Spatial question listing
--- start ---

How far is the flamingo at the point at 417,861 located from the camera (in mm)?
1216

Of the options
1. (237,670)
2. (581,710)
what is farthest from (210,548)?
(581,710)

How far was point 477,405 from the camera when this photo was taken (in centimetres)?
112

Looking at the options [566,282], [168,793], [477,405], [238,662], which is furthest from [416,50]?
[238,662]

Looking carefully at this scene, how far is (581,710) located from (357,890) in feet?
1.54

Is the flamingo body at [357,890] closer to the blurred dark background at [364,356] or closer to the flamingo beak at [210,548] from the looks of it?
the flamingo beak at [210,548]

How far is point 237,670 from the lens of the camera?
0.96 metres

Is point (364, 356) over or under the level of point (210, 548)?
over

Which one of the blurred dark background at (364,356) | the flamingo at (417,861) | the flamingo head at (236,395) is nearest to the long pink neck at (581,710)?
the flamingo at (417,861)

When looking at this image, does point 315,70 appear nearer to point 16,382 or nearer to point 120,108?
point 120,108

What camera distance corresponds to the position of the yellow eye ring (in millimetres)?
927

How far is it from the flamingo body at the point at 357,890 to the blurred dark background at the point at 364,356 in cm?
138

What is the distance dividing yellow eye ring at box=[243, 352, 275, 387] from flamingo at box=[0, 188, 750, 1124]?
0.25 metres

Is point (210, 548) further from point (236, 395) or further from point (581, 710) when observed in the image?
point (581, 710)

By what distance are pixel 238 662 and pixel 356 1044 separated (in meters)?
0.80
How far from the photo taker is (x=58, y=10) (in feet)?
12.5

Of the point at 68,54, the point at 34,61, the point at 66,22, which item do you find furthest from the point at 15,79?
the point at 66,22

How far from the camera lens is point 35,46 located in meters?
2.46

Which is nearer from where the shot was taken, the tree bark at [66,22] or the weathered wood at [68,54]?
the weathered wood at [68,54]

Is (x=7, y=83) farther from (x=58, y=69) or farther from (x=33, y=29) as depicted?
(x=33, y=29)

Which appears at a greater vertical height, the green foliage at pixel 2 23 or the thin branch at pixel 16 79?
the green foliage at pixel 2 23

--- end ---

▶ **Stated exercise**
Output the listing from the line with "How far from the camera" through its end as a CSV with the columns text and answer. Use one row per text–answer pair, put each field in quotation marks, and replace line breaks with spaces.

▶ **Correct result**
text,answer
"How far from the camera lens is point 35,46 located in meters?","2.46"
"Which is nearer from where the shot was taken, the tree bark at [66,22] or the weathered wood at [68,54]?","the weathered wood at [68,54]"
"Is (x=7, y=83) farther from (x=58, y=69) or farther from (x=33, y=29) as depicted?","(x=33, y=29)"
"Which appears at a greater vertical height, the green foliage at pixel 2 23 or the thin branch at pixel 16 79?","the green foliage at pixel 2 23"